Disease prediction studies using deep learning, a subfield of machine learning, have already been studied previously [3334] and have been shown to have high value in the classification of problems [1112, 3536]. Deep learning differs from statistics by Cox regression analysis. The Cox regression model assumes an independence between predefined variables and does not reflect changes in those variables over time, but the advantage of deep learning is that it can use variables that are constantly changing. As a result of this research, these advantages were identified by improving the accuracy of CVD predictions, but after five years, the performance of this model was similar to that of the Cox model. The Rotterdam Study maintains a high level of deep learning performance (an AUC of about 0.8) over a longer period of time than the Cox model. This seems to be due to an increase in CVD incidence rates over time. The reason is that the annual incidence rate of CVD in the internal data increased by about 0.5%, but in the Rotterdam Study it increased by about 1.5% and the increase rate decreases markedly from 9 year. When the rate of increase of CVD occurrence is significantly reduced, the predictive power of the deep learning model was reduced. Therefore, while deep learning is appropriate for identifying risk factors that predict the occurrence of disease within 5 years using constantly changing data after 5 years predictions require scrutiny. One of the major disadvantages of the deep learning model is that it can’t provide specific recommendations for controlling risk factors because the risk factors that affect the event occurrence are unknown. To overcome these shortcomings, we used LRP to assess the risk factors individually. The results of the LRP show that the risk factors considered to be important in previous clinical studies were similar to those shown to be important by the deep learning model: Age, gender, SBP, TC, smoking, exercise, etc [3739].

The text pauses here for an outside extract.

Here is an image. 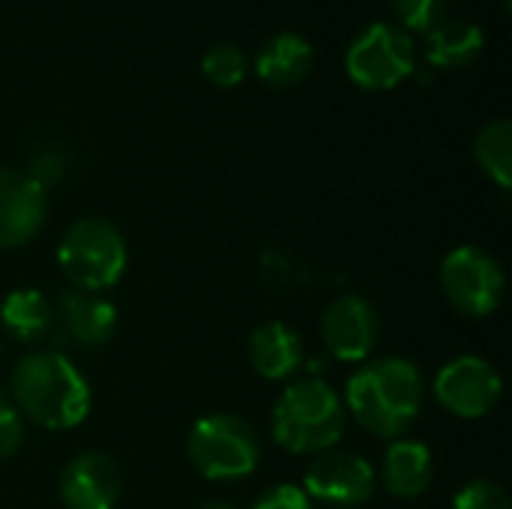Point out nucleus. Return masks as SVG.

However, this study has several limitations. First, because only the information obtained from the screening data is available, it is not possible to reflect changes in the level of risk due to unpredictable drugs or non-pharmacological treatments based on physician or patient behavior during follow-up. In addition, the risk of CVD may change due to changes in the risk factors and the interaction between risk factors, but the research on this is still lacking. Second, although we ranked the risk factors separately using LRP, the model does not know the size of the effect of the risk factors, such as the hazard ratio, due to the nature of the hidden layer of the neural network models. Therefore, further studies are needed to overcome this, as it is not yet ready for clinical use. Third, unlike the NHIS-HEALS, in the Rotterdam Study, there were limitations to the comparison of variables to the performance in the internal validation because the variables were only: age, sex, BLDS, BMI, SBP, DBP, exercise and smocking.


Deep learning models have greater predictive power for CVD occurrence than the Cox regression model within five years. In addition, it was confirmed that the risk factors shown to be important in previous clinical studies were also extracted from the results of this study using LRP.

Supporting information

S2 Appendix. Methods for risk factor measurement.

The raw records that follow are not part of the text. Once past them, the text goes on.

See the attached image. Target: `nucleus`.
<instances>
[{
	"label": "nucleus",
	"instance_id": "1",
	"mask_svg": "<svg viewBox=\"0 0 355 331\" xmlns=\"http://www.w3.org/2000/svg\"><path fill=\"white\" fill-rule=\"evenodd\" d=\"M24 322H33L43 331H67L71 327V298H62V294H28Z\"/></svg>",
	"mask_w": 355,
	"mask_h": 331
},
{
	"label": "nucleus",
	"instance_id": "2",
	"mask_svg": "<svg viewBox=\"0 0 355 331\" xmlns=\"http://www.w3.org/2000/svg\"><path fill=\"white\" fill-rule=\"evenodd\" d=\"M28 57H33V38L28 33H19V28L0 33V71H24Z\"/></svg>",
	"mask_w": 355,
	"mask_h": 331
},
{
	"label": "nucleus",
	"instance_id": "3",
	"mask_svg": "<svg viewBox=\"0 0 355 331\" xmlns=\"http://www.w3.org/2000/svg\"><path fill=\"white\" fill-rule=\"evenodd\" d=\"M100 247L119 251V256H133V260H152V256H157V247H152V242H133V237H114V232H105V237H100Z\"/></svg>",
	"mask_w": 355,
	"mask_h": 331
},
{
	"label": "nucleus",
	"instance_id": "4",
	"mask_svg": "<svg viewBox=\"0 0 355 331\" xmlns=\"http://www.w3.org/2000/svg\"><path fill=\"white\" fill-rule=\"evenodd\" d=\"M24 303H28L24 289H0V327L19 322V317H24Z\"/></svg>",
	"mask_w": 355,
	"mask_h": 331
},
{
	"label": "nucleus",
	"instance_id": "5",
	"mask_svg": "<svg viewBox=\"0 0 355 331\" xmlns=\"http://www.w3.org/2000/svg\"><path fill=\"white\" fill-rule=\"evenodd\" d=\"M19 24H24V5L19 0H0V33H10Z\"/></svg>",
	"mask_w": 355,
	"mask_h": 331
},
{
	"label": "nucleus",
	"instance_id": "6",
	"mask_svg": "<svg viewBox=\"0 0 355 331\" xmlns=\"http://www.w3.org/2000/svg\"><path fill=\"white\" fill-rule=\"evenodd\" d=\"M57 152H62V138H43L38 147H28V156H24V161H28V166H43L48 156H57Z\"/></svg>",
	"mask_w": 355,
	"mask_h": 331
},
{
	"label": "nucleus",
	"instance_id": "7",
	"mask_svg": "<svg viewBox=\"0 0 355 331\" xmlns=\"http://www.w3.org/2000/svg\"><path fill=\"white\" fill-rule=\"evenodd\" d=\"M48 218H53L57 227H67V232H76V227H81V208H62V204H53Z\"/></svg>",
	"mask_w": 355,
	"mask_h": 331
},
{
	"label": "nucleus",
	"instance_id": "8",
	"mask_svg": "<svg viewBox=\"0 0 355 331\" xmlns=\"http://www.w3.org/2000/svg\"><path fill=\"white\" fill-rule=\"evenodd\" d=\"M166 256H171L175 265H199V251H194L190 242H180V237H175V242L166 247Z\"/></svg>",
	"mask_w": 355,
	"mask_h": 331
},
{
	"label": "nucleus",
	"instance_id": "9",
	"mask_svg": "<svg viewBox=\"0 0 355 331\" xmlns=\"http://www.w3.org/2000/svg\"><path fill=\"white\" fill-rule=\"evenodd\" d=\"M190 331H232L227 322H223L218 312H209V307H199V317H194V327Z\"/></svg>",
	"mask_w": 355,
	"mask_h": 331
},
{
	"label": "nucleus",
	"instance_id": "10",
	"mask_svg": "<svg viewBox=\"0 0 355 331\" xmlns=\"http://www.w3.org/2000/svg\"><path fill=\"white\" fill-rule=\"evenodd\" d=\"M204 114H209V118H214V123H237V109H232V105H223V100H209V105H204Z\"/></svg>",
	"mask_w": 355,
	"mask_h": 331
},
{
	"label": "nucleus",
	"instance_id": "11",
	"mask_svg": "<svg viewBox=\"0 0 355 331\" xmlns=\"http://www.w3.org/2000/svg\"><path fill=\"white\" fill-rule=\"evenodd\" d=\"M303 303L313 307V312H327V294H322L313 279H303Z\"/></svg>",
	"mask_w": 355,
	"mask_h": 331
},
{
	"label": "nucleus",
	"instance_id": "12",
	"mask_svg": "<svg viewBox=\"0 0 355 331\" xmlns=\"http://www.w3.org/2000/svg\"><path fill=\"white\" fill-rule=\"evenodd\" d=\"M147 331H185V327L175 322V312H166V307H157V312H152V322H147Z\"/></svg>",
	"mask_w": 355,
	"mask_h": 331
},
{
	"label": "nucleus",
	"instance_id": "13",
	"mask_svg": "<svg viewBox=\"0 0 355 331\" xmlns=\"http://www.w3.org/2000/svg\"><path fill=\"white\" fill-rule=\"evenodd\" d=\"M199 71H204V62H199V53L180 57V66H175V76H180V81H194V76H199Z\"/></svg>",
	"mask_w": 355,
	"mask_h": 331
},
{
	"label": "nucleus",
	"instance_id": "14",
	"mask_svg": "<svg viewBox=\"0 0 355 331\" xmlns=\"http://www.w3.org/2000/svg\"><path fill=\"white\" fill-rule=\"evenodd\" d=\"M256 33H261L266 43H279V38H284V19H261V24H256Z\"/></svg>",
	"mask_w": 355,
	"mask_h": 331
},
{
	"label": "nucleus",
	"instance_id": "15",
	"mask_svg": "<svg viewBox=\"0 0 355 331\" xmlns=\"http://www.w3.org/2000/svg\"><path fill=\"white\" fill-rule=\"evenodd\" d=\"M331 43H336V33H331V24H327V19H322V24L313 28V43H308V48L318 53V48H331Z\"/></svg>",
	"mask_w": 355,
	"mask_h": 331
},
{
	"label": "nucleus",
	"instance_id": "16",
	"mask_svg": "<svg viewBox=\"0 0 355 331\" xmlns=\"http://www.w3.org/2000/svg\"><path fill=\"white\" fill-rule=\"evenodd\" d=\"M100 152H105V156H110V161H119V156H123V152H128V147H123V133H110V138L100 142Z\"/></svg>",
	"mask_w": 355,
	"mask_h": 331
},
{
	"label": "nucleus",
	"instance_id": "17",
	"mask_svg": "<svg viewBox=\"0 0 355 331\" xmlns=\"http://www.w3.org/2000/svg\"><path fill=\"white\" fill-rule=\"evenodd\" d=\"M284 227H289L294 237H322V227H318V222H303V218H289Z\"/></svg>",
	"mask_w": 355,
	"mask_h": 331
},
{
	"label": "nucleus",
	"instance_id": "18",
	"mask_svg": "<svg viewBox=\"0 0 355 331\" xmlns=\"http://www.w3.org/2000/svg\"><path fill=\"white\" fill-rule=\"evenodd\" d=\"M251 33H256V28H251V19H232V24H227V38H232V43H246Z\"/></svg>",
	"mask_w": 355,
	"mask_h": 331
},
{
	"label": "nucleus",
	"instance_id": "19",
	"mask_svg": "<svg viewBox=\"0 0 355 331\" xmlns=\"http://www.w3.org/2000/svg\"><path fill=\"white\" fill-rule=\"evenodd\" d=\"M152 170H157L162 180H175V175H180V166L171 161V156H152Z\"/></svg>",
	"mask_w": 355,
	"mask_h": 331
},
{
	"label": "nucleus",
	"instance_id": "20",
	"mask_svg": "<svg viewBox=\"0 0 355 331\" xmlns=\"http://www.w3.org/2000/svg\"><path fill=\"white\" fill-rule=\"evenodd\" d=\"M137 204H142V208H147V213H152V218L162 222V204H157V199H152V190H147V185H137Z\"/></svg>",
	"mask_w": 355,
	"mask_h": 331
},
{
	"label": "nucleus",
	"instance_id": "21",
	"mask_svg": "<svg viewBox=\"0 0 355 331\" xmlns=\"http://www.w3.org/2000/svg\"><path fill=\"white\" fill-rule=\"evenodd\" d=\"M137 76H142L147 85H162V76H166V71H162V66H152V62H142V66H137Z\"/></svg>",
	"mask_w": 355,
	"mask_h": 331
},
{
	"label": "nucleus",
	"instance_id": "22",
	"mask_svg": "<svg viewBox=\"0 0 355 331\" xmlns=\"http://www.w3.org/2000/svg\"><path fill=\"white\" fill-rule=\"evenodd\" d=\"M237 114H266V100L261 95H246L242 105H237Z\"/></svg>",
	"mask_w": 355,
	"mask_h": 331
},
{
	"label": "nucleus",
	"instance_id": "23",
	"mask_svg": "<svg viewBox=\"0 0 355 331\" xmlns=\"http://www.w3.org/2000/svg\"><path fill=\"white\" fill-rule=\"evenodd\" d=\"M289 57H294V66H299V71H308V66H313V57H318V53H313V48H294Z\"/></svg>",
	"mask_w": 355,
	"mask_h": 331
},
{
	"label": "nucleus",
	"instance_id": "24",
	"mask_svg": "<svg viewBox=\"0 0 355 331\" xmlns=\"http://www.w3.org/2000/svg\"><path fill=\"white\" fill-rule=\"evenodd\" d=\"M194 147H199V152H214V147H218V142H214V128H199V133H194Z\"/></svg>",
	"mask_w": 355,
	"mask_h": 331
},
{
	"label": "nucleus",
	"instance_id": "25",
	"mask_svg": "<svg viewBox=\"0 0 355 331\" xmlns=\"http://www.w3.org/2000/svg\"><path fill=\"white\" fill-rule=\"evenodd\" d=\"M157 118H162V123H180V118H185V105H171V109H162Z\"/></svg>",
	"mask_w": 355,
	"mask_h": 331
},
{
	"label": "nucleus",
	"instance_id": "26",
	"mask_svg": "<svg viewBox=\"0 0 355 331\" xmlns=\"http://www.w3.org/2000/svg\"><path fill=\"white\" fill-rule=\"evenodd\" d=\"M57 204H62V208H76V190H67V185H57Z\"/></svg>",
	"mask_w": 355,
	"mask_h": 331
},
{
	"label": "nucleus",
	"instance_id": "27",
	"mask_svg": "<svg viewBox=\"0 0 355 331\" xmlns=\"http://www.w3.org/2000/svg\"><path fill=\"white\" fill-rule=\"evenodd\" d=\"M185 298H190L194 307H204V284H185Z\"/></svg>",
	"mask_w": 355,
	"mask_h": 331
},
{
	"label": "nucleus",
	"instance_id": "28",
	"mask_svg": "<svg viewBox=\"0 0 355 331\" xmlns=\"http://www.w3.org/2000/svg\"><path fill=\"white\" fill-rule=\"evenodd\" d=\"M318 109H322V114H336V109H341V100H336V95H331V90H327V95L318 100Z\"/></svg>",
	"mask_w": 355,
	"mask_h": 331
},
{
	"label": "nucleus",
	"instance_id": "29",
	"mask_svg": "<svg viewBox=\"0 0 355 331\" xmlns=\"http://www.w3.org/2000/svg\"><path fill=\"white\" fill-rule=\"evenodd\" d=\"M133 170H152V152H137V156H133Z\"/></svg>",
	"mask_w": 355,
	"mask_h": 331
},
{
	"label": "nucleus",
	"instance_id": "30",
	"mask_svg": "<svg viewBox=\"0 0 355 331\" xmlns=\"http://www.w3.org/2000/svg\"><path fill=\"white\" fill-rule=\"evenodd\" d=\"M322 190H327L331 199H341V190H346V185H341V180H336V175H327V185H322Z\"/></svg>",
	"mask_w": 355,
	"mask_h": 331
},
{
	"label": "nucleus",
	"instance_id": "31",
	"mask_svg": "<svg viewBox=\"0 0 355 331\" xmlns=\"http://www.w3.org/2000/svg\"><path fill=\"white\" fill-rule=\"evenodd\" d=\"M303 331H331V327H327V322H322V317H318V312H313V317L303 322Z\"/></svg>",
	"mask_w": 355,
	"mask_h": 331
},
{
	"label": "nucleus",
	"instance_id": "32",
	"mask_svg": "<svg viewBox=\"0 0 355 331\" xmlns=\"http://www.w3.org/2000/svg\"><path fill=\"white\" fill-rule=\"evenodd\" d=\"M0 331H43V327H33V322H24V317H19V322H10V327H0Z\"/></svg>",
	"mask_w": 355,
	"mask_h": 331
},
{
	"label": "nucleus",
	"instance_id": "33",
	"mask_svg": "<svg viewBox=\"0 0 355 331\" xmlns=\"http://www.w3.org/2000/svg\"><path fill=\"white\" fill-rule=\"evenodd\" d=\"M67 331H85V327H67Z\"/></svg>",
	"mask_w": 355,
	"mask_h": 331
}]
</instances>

S3 Appendix. Model building and training in the recurrent neural network.


S1 Table. Variables used in each prediction model.


S2 Table. Predictive performance by year and sex for the Cox regression model and deep learning model in the internal validation set.

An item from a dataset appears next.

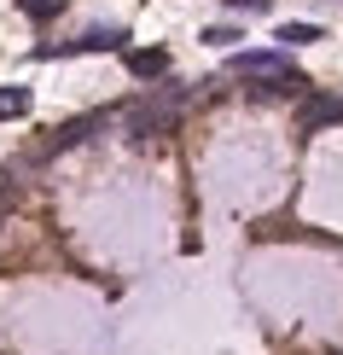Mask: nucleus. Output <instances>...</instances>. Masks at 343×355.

S3 Table. Predictive performance by year and sex for the Cox regression model and deep learning model in the external validation set.


S4 Table. C-index by year and sex for Cox regression model.


S1 Fig. Calibration.

The left-hand figures represent 5-years and 10-years for the Cox regression model. The right-hand figures represent 5-years and 10-years for the DL model.


S2 Fig. AUC by year and sex for the Cox regression model and deep learning model.



This study used NHIS-HEALS data (NHIS-2016-2-132) from the National Health Insurance Service (NHIS). The authors declare no conflicts of interest with NHIS.